» **DATA SHOWN**:

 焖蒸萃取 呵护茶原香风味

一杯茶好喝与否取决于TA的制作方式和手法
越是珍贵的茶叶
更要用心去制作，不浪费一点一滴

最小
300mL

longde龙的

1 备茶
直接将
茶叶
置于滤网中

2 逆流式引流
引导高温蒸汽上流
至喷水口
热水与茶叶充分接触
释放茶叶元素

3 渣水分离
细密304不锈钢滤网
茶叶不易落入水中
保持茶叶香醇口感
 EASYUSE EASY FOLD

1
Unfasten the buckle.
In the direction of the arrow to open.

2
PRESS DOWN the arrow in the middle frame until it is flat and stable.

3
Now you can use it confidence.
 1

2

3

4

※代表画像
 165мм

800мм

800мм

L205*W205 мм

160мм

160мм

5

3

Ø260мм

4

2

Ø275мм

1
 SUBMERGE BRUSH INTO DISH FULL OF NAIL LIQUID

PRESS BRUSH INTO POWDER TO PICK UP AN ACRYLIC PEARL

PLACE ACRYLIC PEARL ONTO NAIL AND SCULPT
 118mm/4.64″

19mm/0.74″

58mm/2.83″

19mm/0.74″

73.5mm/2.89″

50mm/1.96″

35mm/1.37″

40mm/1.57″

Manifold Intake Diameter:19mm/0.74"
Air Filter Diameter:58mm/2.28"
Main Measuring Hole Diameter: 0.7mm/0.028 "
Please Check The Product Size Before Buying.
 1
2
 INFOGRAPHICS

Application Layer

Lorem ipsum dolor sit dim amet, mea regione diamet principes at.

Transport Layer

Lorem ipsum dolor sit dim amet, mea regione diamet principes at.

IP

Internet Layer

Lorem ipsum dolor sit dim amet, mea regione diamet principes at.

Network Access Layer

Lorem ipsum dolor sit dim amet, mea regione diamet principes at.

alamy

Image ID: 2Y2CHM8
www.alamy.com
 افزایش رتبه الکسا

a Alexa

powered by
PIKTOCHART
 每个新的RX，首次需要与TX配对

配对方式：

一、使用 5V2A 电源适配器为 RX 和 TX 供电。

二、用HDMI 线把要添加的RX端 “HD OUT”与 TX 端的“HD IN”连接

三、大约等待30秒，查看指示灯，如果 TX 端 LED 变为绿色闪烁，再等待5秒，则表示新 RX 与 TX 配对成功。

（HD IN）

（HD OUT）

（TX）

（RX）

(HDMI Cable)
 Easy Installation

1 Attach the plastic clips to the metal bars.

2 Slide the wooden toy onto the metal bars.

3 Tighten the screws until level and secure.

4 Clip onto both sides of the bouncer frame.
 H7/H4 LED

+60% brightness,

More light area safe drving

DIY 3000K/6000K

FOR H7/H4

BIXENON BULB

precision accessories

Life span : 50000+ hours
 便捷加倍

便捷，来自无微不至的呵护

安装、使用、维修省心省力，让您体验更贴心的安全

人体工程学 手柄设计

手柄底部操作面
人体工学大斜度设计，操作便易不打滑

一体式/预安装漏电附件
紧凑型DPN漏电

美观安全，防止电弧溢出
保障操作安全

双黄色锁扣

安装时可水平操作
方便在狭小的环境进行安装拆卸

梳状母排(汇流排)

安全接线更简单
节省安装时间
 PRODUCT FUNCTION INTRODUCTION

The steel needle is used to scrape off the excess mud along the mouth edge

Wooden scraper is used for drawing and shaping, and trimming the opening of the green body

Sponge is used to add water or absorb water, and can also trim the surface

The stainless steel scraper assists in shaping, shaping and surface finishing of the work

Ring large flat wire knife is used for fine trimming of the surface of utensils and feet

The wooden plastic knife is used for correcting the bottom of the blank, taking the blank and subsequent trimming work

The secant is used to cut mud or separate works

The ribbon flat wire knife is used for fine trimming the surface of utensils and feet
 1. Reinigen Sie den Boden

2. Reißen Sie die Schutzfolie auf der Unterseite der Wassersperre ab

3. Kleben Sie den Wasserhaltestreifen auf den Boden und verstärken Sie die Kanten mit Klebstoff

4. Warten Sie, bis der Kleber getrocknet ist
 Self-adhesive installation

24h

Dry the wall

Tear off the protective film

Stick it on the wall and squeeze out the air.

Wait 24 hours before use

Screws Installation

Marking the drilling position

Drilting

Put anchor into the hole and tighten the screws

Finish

» **WHAT IS REQUIRED**: If a line in the entries holds the string "steel", copy it.

» **SOLUTION FOR THIS PROBLEM**:
The steel needle is used to scrape off the excess mud along the mouth edge
The stainless steel scraper assists in shaping, shaping and surface finishing of the work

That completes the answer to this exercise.